Florida GOP rivals Rick Scott and Matt Gaetz reignite their bitter feud in responses to Venezuelan crisis
In right-wing Florida politics, one of the most bitter feuds has been the one between Sen. Rick Scott and Rep. Matt Gaetz. There is no love lost between the two Republicans, both of whom have been ardent supporters of President Donald Trump. And the political and economic crisis in Venezuela, according to a May 7 report by Sam Brodey and Asawin Suebsaeng for the Daily Beast, is reopening their old wounds.
Scott, who served as governor of Florida before defeating long-time Democratic Sen. Bill Nelson in 2018, spoke out on Venezuela on April 30 — calling for Trump to “immediately position American military assets” in response to events in that country, where President Nicolás Maduro has been clinging to power while being challenged by opposition leader Juan Guaidó. And Scott stressed that the U.S. should be ready to “defend freedom and democracy as well as U.S. national security interests in our hemisphere.”
But the 36-year-old Gaetz spoke out as well that day when he expressed his solidarity with Trump while distancing himself from Scott. “Direct U.S. military involvement risks allowing Maduro to externalize conflict, scapegoat his failures and delegitimize the organic desire of Venezuelans to choose their own brighter destiny,” Gaetz asserted. “I trust and hope that the Trump Administration will continue to skillfully advance the cause of freedom in Latin America and throughout the world.”

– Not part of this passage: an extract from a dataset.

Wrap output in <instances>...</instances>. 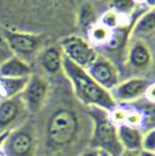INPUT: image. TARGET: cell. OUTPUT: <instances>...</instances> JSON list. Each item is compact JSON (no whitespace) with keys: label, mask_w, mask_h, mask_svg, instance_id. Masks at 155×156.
<instances>
[{"label":"cell","mask_w":155,"mask_h":156,"mask_svg":"<svg viewBox=\"0 0 155 156\" xmlns=\"http://www.w3.org/2000/svg\"><path fill=\"white\" fill-rule=\"evenodd\" d=\"M61 69L72 84L76 98L83 105L88 107H98V109L106 110L108 113L112 112L114 107H117L110 92L103 90L101 86H98L88 76L85 68H80L75 62H72L71 60L63 56Z\"/></svg>","instance_id":"1"},{"label":"cell","mask_w":155,"mask_h":156,"mask_svg":"<svg viewBox=\"0 0 155 156\" xmlns=\"http://www.w3.org/2000/svg\"><path fill=\"white\" fill-rule=\"evenodd\" d=\"M80 119L76 113L68 109L56 110L46 122L48 147L53 151L67 148L79 136Z\"/></svg>","instance_id":"2"},{"label":"cell","mask_w":155,"mask_h":156,"mask_svg":"<svg viewBox=\"0 0 155 156\" xmlns=\"http://www.w3.org/2000/svg\"><path fill=\"white\" fill-rule=\"evenodd\" d=\"M91 118L90 148L97 151H105L112 156H120L123 148L117 137V126L112 122L109 113L98 107H88Z\"/></svg>","instance_id":"3"},{"label":"cell","mask_w":155,"mask_h":156,"mask_svg":"<svg viewBox=\"0 0 155 156\" xmlns=\"http://www.w3.org/2000/svg\"><path fill=\"white\" fill-rule=\"evenodd\" d=\"M37 140L31 129L27 126H19L11 130L2 147L4 156H35Z\"/></svg>","instance_id":"4"},{"label":"cell","mask_w":155,"mask_h":156,"mask_svg":"<svg viewBox=\"0 0 155 156\" xmlns=\"http://www.w3.org/2000/svg\"><path fill=\"white\" fill-rule=\"evenodd\" d=\"M59 46H60L63 56L65 58L71 60L72 62H75L76 65H79L80 68H85V69L98 56L93 45L88 41H86L85 38L78 37V35H71V37L64 38Z\"/></svg>","instance_id":"5"},{"label":"cell","mask_w":155,"mask_h":156,"mask_svg":"<svg viewBox=\"0 0 155 156\" xmlns=\"http://www.w3.org/2000/svg\"><path fill=\"white\" fill-rule=\"evenodd\" d=\"M27 110L20 95L0 101V134L23 125Z\"/></svg>","instance_id":"6"},{"label":"cell","mask_w":155,"mask_h":156,"mask_svg":"<svg viewBox=\"0 0 155 156\" xmlns=\"http://www.w3.org/2000/svg\"><path fill=\"white\" fill-rule=\"evenodd\" d=\"M88 76L106 91H112L120 83V73L109 58L98 55L95 60L86 68Z\"/></svg>","instance_id":"7"},{"label":"cell","mask_w":155,"mask_h":156,"mask_svg":"<svg viewBox=\"0 0 155 156\" xmlns=\"http://www.w3.org/2000/svg\"><path fill=\"white\" fill-rule=\"evenodd\" d=\"M151 84L153 82L148 80L147 77H131L118 83L110 91V95L117 106L121 103H132V102L143 99L146 91Z\"/></svg>","instance_id":"8"},{"label":"cell","mask_w":155,"mask_h":156,"mask_svg":"<svg viewBox=\"0 0 155 156\" xmlns=\"http://www.w3.org/2000/svg\"><path fill=\"white\" fill-rule=\"evenodd\" d=\"M48 91H49V83L44 77L31 73L25 90L20 94L27 113H38L42 109L48 97Z\"/></svg>","instance_id":"9"},{"label":"cell","mask_w":155,"mask_h":156,"mask_svg":"<svg viewBox=\"0 0 155 156\" xmlns=\"http://www.w3.org/2000/svg\"><path fill=\"white\" fill-rule=\"evenodd\" d=\"M8 45L13 48L15 52L22 53V55H30L38 49L41 44V37L34 34H27V33H16L4 30L3 31Z\"/></svg>","instance_id":"10"},{"label":"cell","mask_w":155,"mask_h":156,"mask_svg":"<svg viewBox=\"0 0 155 156\" xmlns=\"http://www.w3.org/2000/svg\"><path fill=\"white\" fill-rule=\"evenodd\" d=\"M127 60H128V64L133 69H138V71L147 69L151 65V61H153L151 48L144 41H132L129 50H128Z\"/></svg>","instance_id":"11"},{"label":"cell","mask_w":155,"mask_h":156,"mask_svg":"<svg viewBox=\"0 0 155 156\" xmlns=\"http://www.w3.org/2000/svg\"><path fill=\"white\" fill-rule=\"evenodd\" d=\"M154 31H155L154 8H148L133 25L132 31H131V37H132V41H144V42H147L148 40H151L154 37Z\"/></svg>","instance_id":"12"},{"label":"cell","mask_w":155,"mask_h":156,"mask_svg":"<svg viewBox=\"0 0 155 156\" xmlns=\"http://www.w3.org/2000/svg\"><path fill=\"white\" fill-rule=\"evenodd\" d=\"M144 132L139 128H132L128 125H118L117 137L123 151H142V140Z\"/></svg>","instance_id":"13"},{"label":"cell","mask_w":155,"mask_h":156,"mask_svg":"<svg viewBox=\"0 0 155 156\" xmlns=\"http://www.w3.org/2000/svg\"><path fill=\"white\" fill-rule=\"evenodd\" d=\"M31 67L19 56H11L0 64V77H29Z\"/></svg>","instance_id":"14"},{"label":"cell","mask_w":155,"mask_h":156,"mask_svg":"<svg viewBox=\"0 0 155 156\" xmlns=\"http://www.w3.org/2000/svg\"><path fill=\"white\" fill-rule=\"evenodd\" d=\"M38 61H40L42 69L48 73L53 75L61 71L63 67V52L60 46H48L44 49L38 56Z\"/></svg>","instance_id":"15"},{"label":"cell","mask_w":155,"mask_h":156,"mask_svg":"<svg viewBox=\"0 0 155 156\" xmlns=\"http://www.w3.org/2000/svg\"><path fill=\"white\" fill-rule=\"evenodd\" d=\"M29 77H0V95H2V99L14 98L22 94L29 82Z\"/></svg>","instance_id":"16"},{"label":"cell","mask_w":155,"mask_h":156,"mask_svg":"<svg viewBox=\"0 0 155 156\" xmlns=\"http://www.w3.org/2000/svg\"><path fill=\"white\" fill-rule=\"evenodd\" d=\"M113 30H110L108 27H105L101 23L91 26L90 31H88V42L91 45H98V46H106L108 42L112 38Z\"/></svg>","instance_id":"17"},{"label":"cell","mask_w":155,"mask_h":156,"mask_svg":"<svg viewBox=\"0 0 155 156\" xmlns=\"http://www.w3.org/2000/svg\"><path fill=\"white\" fill-rule=\"evenodd\" d=\"M135 5L136 4L133 3V0H112V10L118 15L129 16L135 10Z\"/></svg>","instance_id":"18"},{"label":"cell","mask_w":155,"mask_h":156,"mask_svg":"<svg viewBox=\"0 0 155 156\" xmlns=\"http://www.w3.org/2000/svg\"><path fill=\"white\" fill-rule=\"evenodd\" d=\"M125 125L132 128H139L142 129V126L144 125V114L139 110H127V117H125Z\"/></svg>","instance_id":"19"},{"label":"cell","mask_w":155,"mask_h":156,"mask_svg":"<svg viewBox=\"0 0 155 156\" xmlns=\"http://www.w3.org/2000/svg\"><path fill=\"white\" fill-rule=\"evenodd\" d=\"M118 20H120V15L117 12H114L113 10L106 11L105 14L101 18V25H103L105 27H108L110 30H114L118 27Z\"/></svg>","instance_id":"20"},{"label":"cell","mask_w":155,"mask_h":156,"mask_svg":"<svg viewBox=\"0 0 155 156\" xmlns=\"http://www.w3.org/2000/svg\"><path fill=\"white\" fill-rule=\"evenodd\" d=\"M142 149L143 151L154 152L155 151V129H148L143 133L142 140Z\"/></svg>","instance_id":"21"},{"label":"cell","mask_w":155,"mask_h":156,"mask_svg":"<svg viewBox=\"0 0 155 156\" xmlns=\"http://www.w3.org/2000/svg\"><path fill=\"white\" fill-rule=\"evenodd\" d=\"M79 156H98V151L94 148H87L82 152Z\"/></svg>","instance_id":"22"},{"label":"cell","mask_w":155,"mask_h":156,"mask_svg":"<svg viewBox=\"0 0 155 156\" xmlns=\"http://www.w3.org/2000/svg\"><path fill=\"white\" fill-rule=\"evenodd\" d=\"M120 156H139V152L136 151H123Z\"/></svg>","instance_id":"23"},{"label":"cell","mask_w":155,"mask_h":156,"mask_svg":"<svg viewBox=\"0 0 155 156\" xmlns=\"http://www.w3.org/2000/svg\"><path fill=\"white\" fill-rule=\"evenodd\" d=\"M139 156H155L154 152H148V151H139Z\"/></svg>","instance_id":"24"},{"label":"cell","mask_w":155,"mask_h":156,"mask_svg":"<svg viewBox=\"0 0 155 156\" xmlns=\"http://www.w3.org/2000/svg\"><path fill=\"white\" fill-rule=\"evenodd\" d=\"M146 5H147L148 8H154V4H155V0H146L144 3Z\"/></svg>","instance_id":"25"},{"label":"cell","mask_w":155,"mask_h":156,"mask_svg":"<svg viewBox=\"0 0 155 156\" xmlns=\"http://www.w3.org/2000/svg\"><path fill=\"white\" fill-rule=\"evenodd\" d=\"M98 156H112V155L108 154V152H105V151H98Z\"/></svg>","instance_id":"26"},{"label":"cell","mask_w":155,"mask_h":156,"mask_svg":"<svg viewBox=\"0 0 155 156\" xmlns=\"http://www.w3.org/2000/svg\"><path fill=\"white\" fill-rule=\"evenodd\" d=\"M133 3H135V4H144L146 0H133Z\"/></svg>","instance_id":"27"},{"label":"cell","mask_w":155,"mask_h":156,"mask_svg":"<svg viewBox=\"0 0 155 156\" xmlns=\"http://www.w3.org/2000/svg\"><path fill=\"white\" fill-rule=\"evenodd\" d=\"M0 101H2V95H0Z\"/></svg>","instance_id":"28"}]
</instances>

The Daily Beast quotes a Scott spokesperson as saying that Gaetz is “entitled to his own opinion” but noting that the former Florida governor is a member of the Senate Armed Services Committee — and that he won a statewide race, implying that Gaetz only won in his congressional district.
Former Florida Rep. Carlos Carbelo, interviewed by the Daily Beast, said that he didn’t know whether or not Gaetz’ long-running feud with Scott was a factor in their different views on Venezuela — although he didn’t rule out the possibility.
“It’s possible it was timed,” Curbelo, a Republican, told the Daily Beast. “I’ll also tell you: I know Matt very well, and he shares his opinion on all issues all the time. He’s not exactly a laconic member of Congress.”
The animosity between Scott and Gaetz asserted itself earlier this year when, according to Politico, Gaetz urged the Trump Administration to deny a Scott ally a position in the Federal Emergency Management Agency (FEMA). And the two of them also clashed in February over attorney Michael Cohen’s February 27 testimony before the House Oversight Committee.
On Tuesday, February 26, the night before Cohen (Trump’s former personal attorney) testified, Gaetz tweeted to Cohen’s Twitter account, “Do your wife & father-in-law know about your girlfriends? Maybe tonight would be a good time for that chat.” Gaetz’ tweet sparked outrage and allegations that he was trying to bully a witness, and Scott declared to Gaetz, “If you’re trying to intimidate a witness, that’s wrong.” And the Florida Bar has investigated Gaetz, an attorney, for alleged witness intimidation as a result of his tweet (which he deleted).
Prior to winning a seat in the U.S. House of Representatives, Gaetz served in the Florida House of Representatives from 2010-2016.